• WHAT THE TASK ASKS: Reproduce every line of the items below word for word, with no changes.

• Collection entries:
========================================================================

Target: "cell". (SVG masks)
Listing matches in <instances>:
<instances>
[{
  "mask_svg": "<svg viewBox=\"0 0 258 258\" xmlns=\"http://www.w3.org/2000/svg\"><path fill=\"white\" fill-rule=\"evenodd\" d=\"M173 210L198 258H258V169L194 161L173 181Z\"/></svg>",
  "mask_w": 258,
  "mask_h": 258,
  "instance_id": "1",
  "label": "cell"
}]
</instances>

========================================================================

• RIGHT ANSWER:
Target: "cell". (SVG masks)
Listing matches in <instances>:
<instances>
[{
  "mask_svg": "<svg viewBox=\"0 0 258 258\" xmlns=\"http://www.w3.org/2000/svg\"><path fill=\"white\" fill-rule=\"evenodd\" d=\"M173 210L198 258H258V169L194 161L173 181Z\"/></svg>",
  "mask_w": 258,
  "mask_h": 258,
  "instance_id": "1",
  "label": "cell"
}]
</instances>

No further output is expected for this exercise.